Uno dei momenti più ricordati del film è la scena finale, quella in cui Brian legge l’incipit del tema che ha scritto insieme ai compagni con la canzone “Don’t You (Forget About Me)” dei Simple Minds in sottofondo:

Caro signor Vernon, accettiamo di essere stati in punizione a scuola di sabato qualunque sia stato l’errore che abbiamo commesso. Ma pensiamo che lei sia proprio pazzo a farci scrivere un tema nel quale dobbiamo dirle cosa pensiamo di essere. Tanto lei ci vede come vuole. In termini semplici, per essere più chiari, quello che abbiamo scoperto è che ognuno di noi è: un genio, un atleta, un pazzo, una principessa e un criminale. Abbiamo risposto alla domanda?
Con affetto, il Breakfast Club

Anche gli altri personaggi del film rispondevano a tropi narrativi oggi radicatissimi nell’immaginario collettivo: Richard Vernon (Paul Gleason) è il preside rigido, severo, paternalista e poco disposto al dialogo, mentre Carl Reed (John Kapelos) è il bidello dal carattere burbero che sembra disprezzare gli studenti, anche se alla fine è un buono.

Parlando dell’importanza del film, il giornalista dell’Atlantic David Sims ha scritto che Breakfast Club ha sicuramente molti difetti, tra cui quello di essere invecchiato non proprio benissimo: guardandolo oggi è infatti facile «essere scoraggiati dall’omogeneità e dal privilegio dei suoi personaggi principali: cinque ragazzi bianchi della periferia di Chicago che per tutto il film si lamentano del loro status sociale, dei loro genitori autoritari e delle loro paure esistenziali».

Tuttavia, nel periodo in cui uscì al cinema fu una novità assoluta. Questo perché ai tempi i prodotti culturali destinati agli adolescenti erano ancora estremamente scarni e ingenui: i romanzi young adult non erano ancora un genere fecondo, e il mercato dei “film sui liceali” era dominato da commedie che enfatizzavano all’estremo la sessualizzazione e l’edonismo dei loro protagonisti, come Losin’ It, Porky’s – Questi pazzi pazzi porcelloni! e Risky Business – Fuori i vecchi… i figli ballano.

Hughes invece gettò le basi per un racconto diverso, meno incentrato sulla trama e più attento allo sviluppo dei personaggi. In Breakfast Club «nessuno cerca disperatamente di fare sesso, fare soldi, organizzare qualche scherzo epico o recuperare un uovo di cristallo da un gangster. I suoi eroi sono solo ragazzi seduti in cerchio che si dedicano a una sessione di terapia improvvisata», ha scritto Sims.

### [Record forniti]
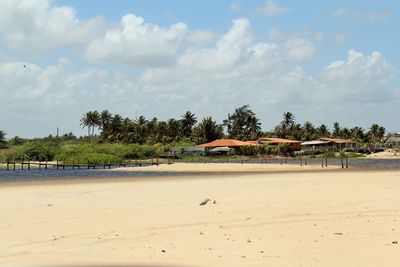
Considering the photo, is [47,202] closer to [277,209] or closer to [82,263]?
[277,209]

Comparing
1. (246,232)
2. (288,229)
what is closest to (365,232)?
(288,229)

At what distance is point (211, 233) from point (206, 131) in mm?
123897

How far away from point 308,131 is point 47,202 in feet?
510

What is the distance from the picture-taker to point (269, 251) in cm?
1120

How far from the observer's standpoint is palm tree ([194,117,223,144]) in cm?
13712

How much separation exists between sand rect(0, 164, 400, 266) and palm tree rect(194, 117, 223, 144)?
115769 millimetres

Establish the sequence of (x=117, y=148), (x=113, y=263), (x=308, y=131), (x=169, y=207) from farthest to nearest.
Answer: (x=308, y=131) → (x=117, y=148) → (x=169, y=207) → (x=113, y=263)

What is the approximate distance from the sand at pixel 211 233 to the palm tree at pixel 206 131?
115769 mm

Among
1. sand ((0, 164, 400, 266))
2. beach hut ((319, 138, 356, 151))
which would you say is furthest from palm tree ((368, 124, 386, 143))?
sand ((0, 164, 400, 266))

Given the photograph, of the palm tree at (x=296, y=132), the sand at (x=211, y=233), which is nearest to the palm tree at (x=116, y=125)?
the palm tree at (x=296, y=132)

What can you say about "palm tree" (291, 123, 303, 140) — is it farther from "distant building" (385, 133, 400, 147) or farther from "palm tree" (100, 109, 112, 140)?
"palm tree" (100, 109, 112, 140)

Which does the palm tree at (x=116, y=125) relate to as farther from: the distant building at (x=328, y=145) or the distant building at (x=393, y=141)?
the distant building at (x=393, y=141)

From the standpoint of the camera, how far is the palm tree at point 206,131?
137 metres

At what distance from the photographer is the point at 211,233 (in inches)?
* * *
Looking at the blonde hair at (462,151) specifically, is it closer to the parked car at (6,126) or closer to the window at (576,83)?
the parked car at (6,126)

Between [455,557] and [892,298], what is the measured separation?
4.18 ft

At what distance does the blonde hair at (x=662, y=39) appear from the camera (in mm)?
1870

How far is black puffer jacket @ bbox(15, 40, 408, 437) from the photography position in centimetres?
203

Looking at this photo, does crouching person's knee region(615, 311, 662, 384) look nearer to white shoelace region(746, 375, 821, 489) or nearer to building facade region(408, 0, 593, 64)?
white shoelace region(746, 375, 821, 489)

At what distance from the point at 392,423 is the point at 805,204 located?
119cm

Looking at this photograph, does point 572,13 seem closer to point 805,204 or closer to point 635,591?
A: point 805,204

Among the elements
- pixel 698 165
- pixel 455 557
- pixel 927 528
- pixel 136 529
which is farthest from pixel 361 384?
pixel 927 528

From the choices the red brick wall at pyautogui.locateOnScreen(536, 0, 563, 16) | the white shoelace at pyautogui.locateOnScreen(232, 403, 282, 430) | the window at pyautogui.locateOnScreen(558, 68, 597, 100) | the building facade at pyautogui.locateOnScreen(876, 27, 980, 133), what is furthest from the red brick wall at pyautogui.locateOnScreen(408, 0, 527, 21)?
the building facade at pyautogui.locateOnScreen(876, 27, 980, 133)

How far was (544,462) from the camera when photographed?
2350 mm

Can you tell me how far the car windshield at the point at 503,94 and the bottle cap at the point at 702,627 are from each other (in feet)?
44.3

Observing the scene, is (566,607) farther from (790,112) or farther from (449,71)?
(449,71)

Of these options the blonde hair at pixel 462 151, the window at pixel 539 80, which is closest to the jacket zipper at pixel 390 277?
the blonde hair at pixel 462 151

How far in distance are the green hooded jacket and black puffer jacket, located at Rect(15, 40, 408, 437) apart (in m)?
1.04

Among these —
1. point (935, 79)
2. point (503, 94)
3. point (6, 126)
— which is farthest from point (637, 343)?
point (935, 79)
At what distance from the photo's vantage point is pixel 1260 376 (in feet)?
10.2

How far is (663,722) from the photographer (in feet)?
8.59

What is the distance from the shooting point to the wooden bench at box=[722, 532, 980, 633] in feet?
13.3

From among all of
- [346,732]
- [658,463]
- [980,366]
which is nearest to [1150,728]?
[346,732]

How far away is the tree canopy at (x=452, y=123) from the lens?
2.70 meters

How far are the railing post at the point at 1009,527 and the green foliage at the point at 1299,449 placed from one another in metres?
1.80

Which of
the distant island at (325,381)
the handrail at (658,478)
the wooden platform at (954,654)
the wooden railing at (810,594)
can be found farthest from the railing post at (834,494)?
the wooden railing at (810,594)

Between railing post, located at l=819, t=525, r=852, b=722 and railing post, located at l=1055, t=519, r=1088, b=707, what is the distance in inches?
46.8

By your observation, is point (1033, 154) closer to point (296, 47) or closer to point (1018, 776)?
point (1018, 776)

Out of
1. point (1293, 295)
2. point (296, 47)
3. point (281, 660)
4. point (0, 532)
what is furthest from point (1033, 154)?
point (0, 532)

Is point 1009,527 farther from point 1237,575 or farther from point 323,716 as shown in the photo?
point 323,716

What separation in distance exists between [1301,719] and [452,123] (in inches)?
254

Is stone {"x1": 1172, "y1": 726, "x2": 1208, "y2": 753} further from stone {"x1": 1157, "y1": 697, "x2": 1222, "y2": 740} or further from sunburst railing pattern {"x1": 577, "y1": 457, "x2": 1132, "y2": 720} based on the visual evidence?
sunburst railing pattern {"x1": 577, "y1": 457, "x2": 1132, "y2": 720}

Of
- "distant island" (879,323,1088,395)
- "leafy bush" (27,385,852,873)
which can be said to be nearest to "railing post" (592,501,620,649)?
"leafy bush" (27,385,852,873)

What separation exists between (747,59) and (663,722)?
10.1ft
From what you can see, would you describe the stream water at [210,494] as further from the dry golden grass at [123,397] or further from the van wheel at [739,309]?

### [Lavoro da svolgere]
Riscrivi in forma più breve il paragrafo dell'estratto che comincia con «Tuttavia, nel periodo in cui uscì», conservandone i fatti principali. I record forniti non servono.

### [Risposta al compito]
Quando uscì al cinema, il film fu una novità assoluta. All'epoca i prodotti culturali per adolescenti erano ancora scarni e ingenui: i romanzi young adult non erano ancora un genere fecondo. I "film sui liceali" erano dominati da commedie che esasperavano la sessualizzazione e l'edonismo dei protagonisti, come Losin' It, Porky's – Questi pazzi pazzi porcelloni! e Risky Business – Fuori i vecchi… i figli ballano.